Through some intercession by Spence (as I understand it), Glasscock hooked up with metalman Carl Green to straighten this mess out to make a presentable restoration to the best-known white pearl version.
In fact it looked surprisingly good when Bruce debuted it at the first KKOA Leadsled meet in Wichita, KS in 1981. I’m pretty sure this is when and where I met Spence for the first time myself. He’s the one in the middle, unfortunately turned away from my camera. The guy next to him in the hat is Skitch Kenney.
The Dream Truck was soon acquired by Barris Kustom collector and restorer Kurt McCormick, who had the truck “re-restored” a second time. I’m pretty sure I took this photo of Spence with the truck at the ’91 KKOA event in Holland, MI, where I shot features on it and Kurt’s Sam Barris Buick (seen behind) for R&C. Spence and Kurt had become close friends by then. However, Kurt called me a couple of months ago to say he was ready to divest himself of most of his unequaled Barris collection. I hadn’t heard further, so I called recently and he said the Dream Truck was one of two that have been sold.

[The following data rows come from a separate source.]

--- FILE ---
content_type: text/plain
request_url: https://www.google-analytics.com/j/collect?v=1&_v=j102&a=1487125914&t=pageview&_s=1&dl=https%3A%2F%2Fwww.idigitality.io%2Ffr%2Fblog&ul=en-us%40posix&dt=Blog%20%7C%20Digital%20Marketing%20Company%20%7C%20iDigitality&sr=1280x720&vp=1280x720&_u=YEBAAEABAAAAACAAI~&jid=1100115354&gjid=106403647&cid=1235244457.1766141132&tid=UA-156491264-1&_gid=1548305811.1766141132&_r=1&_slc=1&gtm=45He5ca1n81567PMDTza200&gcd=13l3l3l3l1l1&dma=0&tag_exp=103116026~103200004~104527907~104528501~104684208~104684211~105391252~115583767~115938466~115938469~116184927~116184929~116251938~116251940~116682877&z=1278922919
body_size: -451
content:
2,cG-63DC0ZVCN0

He couldn’t reveal the name of the high-end collector who bought it, but he said it is now undergoing a third, full off-frame restoration, and it will make a new grand debut at some major show hopefully within a year.

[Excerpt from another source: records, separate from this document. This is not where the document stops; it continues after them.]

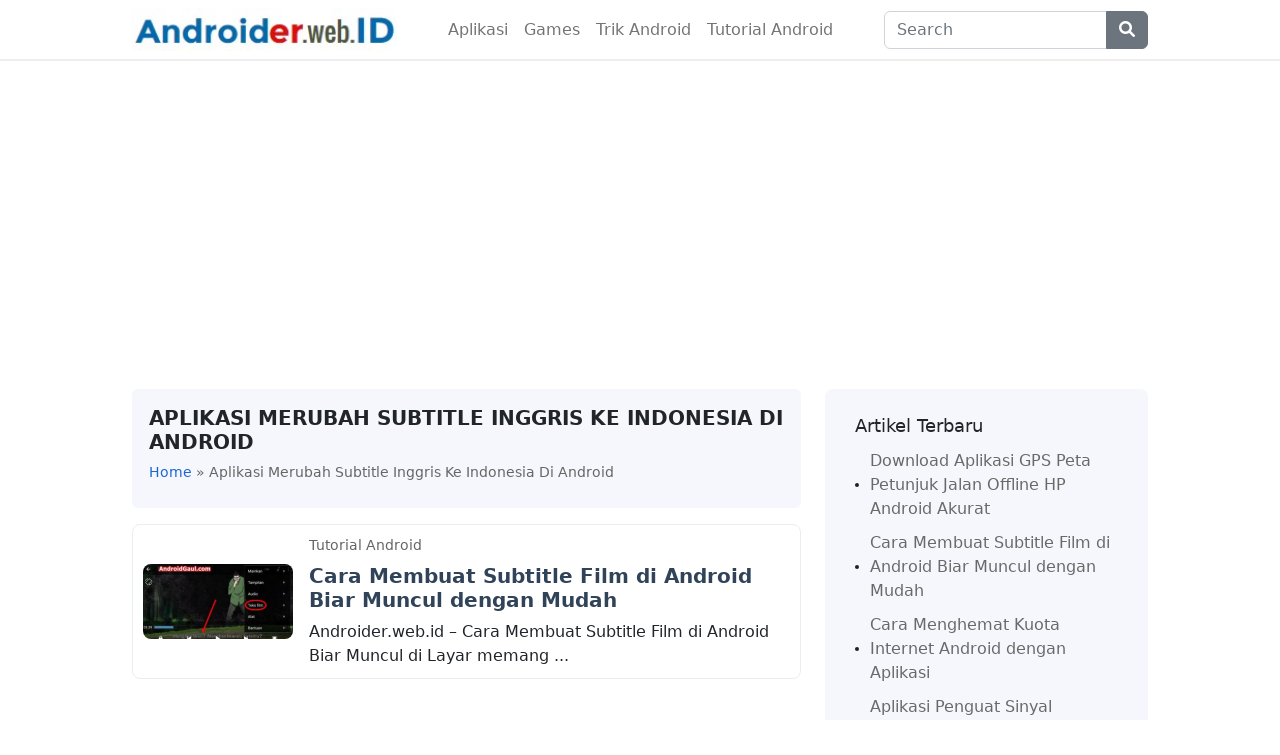

--- FILE ---
content_type: text/html; charset=utf-8
request_url: https://www.google.com/recaptcha/api2/aframe
body_size: 268
content:
<!DOCTYPE HTML><html><head><meta http-equiv="content-type" content="text/html; charset=UTF-8"></head><body><script nonce="xdHWLC75Yq76WvQrTOiSiA">/** Anti-fraud and anti-abuse applications only. See google.com/recaptcha */ try{var clients={'sodar':'https://pagead2.googlesyndication.com/pagead/sodar?'};window.addEventListener("message",function(a){try{if(a.source===window.parent){var b=JSON.parse(a.data);var c=clients[b['id']];if(c){var d=document.createElement('img');d.src=c+b['params']+'&rc='+(localStorage.getItem("rc::a")?sessionStorage.getItem("rc::b"):"");window.document.body.appendChild(d);sessionStorage.setItem("rc::e",parseInt(sessionStorage.getItem("rc::e")||0)+1);localStorage.setItem("rc::h",'1769036497390');}}}catch(b){}});window.parent.postMessage("_grecaptcha_ready", "*");}catch(b){}</script></body></html>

Finally, I borrowed this photo from The Rodder’s Journal, which helped Spence locate his last–and long lost–project car, this “’40s style” ’36 roadster he (and Joe Bailon, and others) built from a rusty hulk he acquired from Gene Scott’s vintage junkyard. I’m not sure how long he held the position for a second round, but Spence is listed as Editor of full-size Rod & Custom in May ’68, when he announced the beginning of “Project ’36 Roadster.” Its construction was covered in 13 articles, but R&C disappeared (twice) by 1974, and the car wasn’t finished until 1976, whereupon Spence said he had to sell it, which he did at the ’76 Street Rod Nationals. And then it disappeared, completely. This is another typical Spence Murray story. So finished photos of the LaSalle-grilled, Carson-topped ’36 weren’t seen until 2008, when Spence did an article in TRJ no. 40 recapping the full project, from start to finish, and ending with the plea, “Where is It?” That question wasn’t answered until eight years ago, when the above photo was taken for an article titled “Lost and Found” published in TRJ No. 64 two years later. Somebody had finally told somebody they knew where the car was–locked in a hermetically sealed garage in “rural Pennsylvania.” Incredibly it was still owned by the guy who bought it in ’76 and he had driven it a total of 32 miles in those 36 years. When finally contacted by Spence, the owner somewhat surprisingly agreed to let him see it. So Spence and wife Carolyn jumped on a plane and flew to the East Coast to pay a 1-day visit. The owner even deigned to pull it out of the garage–and briefly remove the top for the first time–so a few photos could be taken. The car, as you can see, is immaculate and unchanged from Spence’s build. But since that day in 2012, it’s been locked back in the same garage and is adamantly not for sale. You can read the stories in TRJ.
And I could tell plenty more stories, either just like this or totally different. Enough, as I say, to fill a large and very entertaining book. But this is more than enough for now. Rest in peace, Spence.